How long do essential oils last?
Generally speaking, all of your essential oils should last at least a year if stored properly, but some have a shelf life of up to six years. It depends on the type of oil, how it's stored, and the speed of the oxidation process. "Once you open an essential oil bottle," McClure says, "oxidation begins to occur due to the oil coming in contact with oxygen."
On average, "the shelf life for essential oils is two to three years," she says. "Citrus oils such as lemon, sweet orange, and lime are a bit shorter, about one to two years."
"Oils such as Australian sandalwood, vetiver, and patchouli," she adds, "have a much longer shelf life—up to six years."
How to know they've expired.
If you have a feeling some of your oils may have gone rancid, do some quick searching to find out what the average shelf life is for the specific oil. You can also take note of how the oil smells: If it doesn't smell as strong (or even as good) as when you first got it, it could be on its way out. Additionally, certain oils will begin to separate, causing them to look murky as time goes on and they oxidize.
This is why it's important to note the appearance of your oils when you first get them, along with their scent.
How to store essential oils so they last longer:
- Make sure your oils are stored in dark-colored glass bottles. McClure notes amber glass bottles are standard, adding "dark-colored glass bottles are preferred as they provide protection against ultraviolet light."

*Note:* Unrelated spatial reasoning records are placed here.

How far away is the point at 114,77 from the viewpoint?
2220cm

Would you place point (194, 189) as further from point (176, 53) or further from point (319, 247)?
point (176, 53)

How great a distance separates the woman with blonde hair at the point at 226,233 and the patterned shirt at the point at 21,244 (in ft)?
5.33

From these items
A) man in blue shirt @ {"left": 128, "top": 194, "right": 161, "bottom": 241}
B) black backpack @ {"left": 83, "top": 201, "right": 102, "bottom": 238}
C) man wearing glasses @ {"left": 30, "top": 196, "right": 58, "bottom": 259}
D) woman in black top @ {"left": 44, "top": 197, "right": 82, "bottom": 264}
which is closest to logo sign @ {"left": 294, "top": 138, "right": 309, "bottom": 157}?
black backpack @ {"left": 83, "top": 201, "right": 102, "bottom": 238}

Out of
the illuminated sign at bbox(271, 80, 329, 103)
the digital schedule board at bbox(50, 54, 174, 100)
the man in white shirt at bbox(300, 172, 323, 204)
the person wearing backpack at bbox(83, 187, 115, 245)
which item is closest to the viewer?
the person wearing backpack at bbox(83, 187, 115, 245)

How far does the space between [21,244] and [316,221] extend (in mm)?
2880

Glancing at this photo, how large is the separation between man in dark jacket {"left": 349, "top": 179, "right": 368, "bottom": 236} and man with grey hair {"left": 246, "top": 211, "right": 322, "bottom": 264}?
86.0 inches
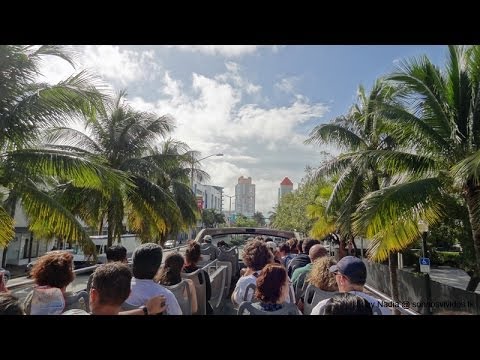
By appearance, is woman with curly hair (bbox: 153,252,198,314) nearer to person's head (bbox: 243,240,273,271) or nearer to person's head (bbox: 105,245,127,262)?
person's head (bbox: 243,240,273,271)

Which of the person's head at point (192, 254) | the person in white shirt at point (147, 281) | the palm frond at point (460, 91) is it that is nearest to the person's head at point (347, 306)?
the person in white shirt at point (147, 281)

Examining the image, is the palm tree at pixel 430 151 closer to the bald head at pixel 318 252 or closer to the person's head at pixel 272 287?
the bald head at pixel 318 252

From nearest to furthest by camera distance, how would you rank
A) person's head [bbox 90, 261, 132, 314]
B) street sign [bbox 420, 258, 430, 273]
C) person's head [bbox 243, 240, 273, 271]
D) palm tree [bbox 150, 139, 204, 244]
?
1. person's head [bbox 90, 261, 132, 314]
2. person's head [bbox 243, 240, 273, 271]
3. street sign [bbox 420, 258, 430, 273]
4. palm tree [bbox 150, 139, 204, 244]

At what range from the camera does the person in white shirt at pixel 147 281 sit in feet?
8.66

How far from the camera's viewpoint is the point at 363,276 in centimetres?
288

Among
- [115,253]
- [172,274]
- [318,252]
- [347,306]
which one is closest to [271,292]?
[347,306]

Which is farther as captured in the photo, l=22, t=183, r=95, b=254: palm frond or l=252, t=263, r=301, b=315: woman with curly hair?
l=22, t=183, r=95, b=254: palm frond

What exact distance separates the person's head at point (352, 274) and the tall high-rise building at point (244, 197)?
564 feet

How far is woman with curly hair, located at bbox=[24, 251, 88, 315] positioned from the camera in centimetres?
260

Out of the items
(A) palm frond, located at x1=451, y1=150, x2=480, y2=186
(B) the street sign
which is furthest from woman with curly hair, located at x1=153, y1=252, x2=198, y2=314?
(B) the street sign

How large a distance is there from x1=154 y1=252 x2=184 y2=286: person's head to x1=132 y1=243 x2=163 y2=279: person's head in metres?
0.49
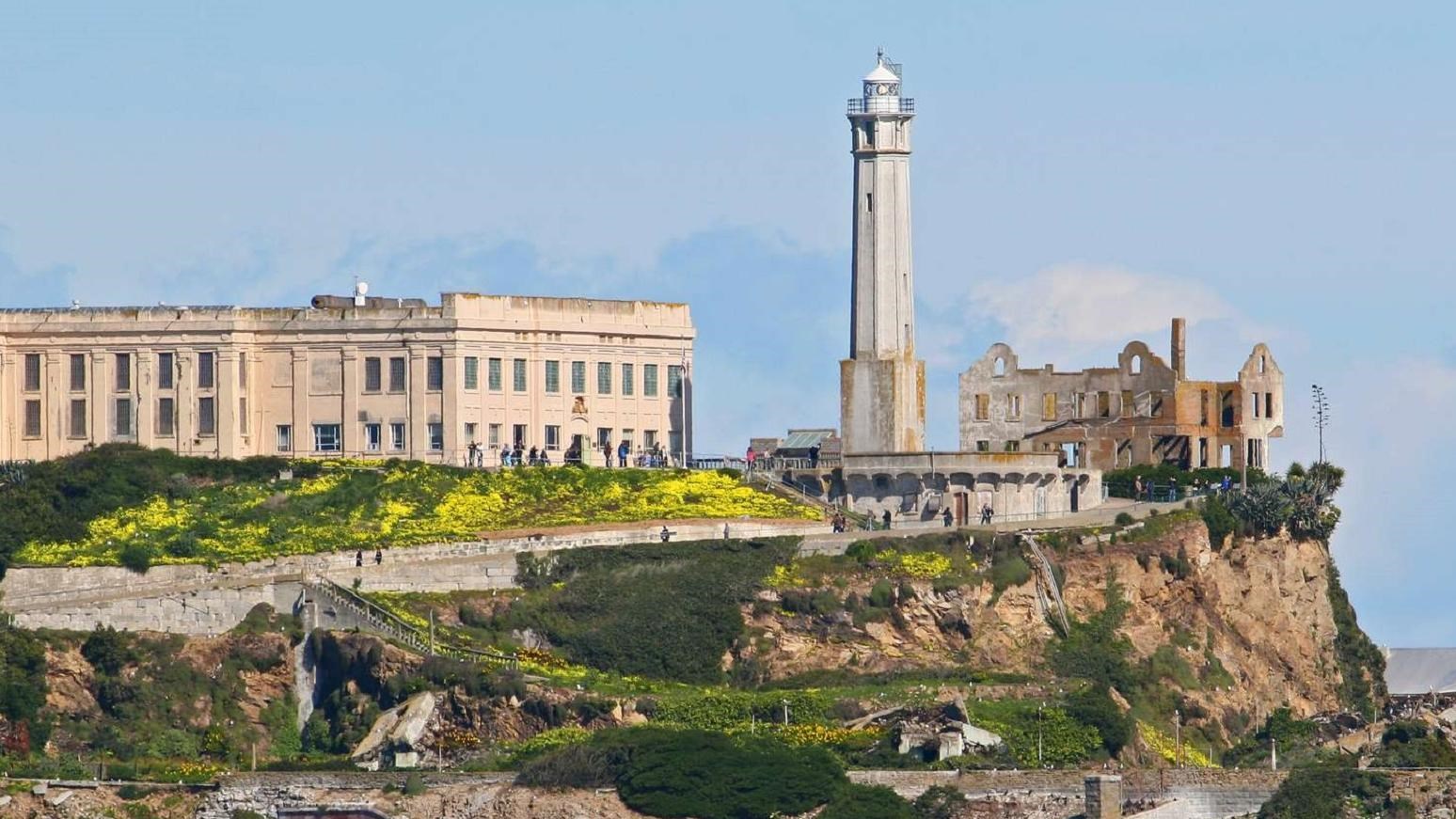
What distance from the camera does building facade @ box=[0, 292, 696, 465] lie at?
142 metres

- "Store in dark, cool, and dry locations," McClure says. This might mean your bathroom cabinet isn't the best (or most dry) place for your oils. Some folks like to keep theirs in the fridge, to keep them in the dark and maintain a consistent temperature—just let them get to room temp before they use them.

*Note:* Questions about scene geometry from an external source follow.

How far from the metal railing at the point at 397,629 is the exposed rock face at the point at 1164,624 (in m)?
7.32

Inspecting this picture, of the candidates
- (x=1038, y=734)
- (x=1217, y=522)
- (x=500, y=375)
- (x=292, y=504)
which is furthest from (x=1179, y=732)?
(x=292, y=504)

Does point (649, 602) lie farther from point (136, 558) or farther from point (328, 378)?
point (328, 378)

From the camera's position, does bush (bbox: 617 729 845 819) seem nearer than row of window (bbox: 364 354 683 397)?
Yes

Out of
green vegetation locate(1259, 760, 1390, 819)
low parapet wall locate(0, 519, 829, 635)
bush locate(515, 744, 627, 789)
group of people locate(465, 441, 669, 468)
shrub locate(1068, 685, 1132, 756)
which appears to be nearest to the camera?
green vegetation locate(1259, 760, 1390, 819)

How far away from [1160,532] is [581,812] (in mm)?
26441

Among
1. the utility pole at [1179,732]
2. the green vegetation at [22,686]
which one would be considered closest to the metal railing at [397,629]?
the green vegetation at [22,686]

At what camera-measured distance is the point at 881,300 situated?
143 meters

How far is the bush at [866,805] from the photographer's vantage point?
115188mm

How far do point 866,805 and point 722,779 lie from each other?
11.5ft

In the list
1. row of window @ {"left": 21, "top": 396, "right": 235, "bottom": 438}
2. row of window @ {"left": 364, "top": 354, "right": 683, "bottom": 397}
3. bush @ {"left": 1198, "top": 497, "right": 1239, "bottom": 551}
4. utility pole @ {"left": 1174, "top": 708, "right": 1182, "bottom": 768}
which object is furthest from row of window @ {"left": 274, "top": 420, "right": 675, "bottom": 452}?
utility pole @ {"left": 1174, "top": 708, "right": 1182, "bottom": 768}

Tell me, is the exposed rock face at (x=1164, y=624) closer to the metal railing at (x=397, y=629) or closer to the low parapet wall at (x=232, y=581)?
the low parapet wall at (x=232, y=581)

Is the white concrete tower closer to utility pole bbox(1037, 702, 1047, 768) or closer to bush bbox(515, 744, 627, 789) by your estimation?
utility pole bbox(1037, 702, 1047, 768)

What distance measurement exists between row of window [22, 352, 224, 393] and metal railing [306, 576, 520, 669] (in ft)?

- This might go without saying, but definitely don't keep them anywhere with sunlight or moisture. McClure notes it accelerates the oxidation process.
- Because a little goes a long way, oils will last a long time. As such, it's better to use smaller glass bottles to store them (15 ml or smaller, according to McClure). Less oil in the bottle means less oil that could potentially be wasted.
- Remember to always tightly close the bottle after each use.
- On that note, McClure says it's worthwhile to limit the time the cap is off the bottle at all. The less oxygen, the better.
- Lastly, don't remove the plastic orifice reducer over the mouth of the bottle. It helps the oil flow one drop at a time—but also limits the amount of air that gets into the bottle.
From bug bites to stress relief, there's no shortage of ways to incorporate essential oils into your well-being routine. And given how long they can last, they're a wonderfully affordable way to offer yourself some TLC. Be sure to store them properly so you can enjoy your favorite oils for years to come.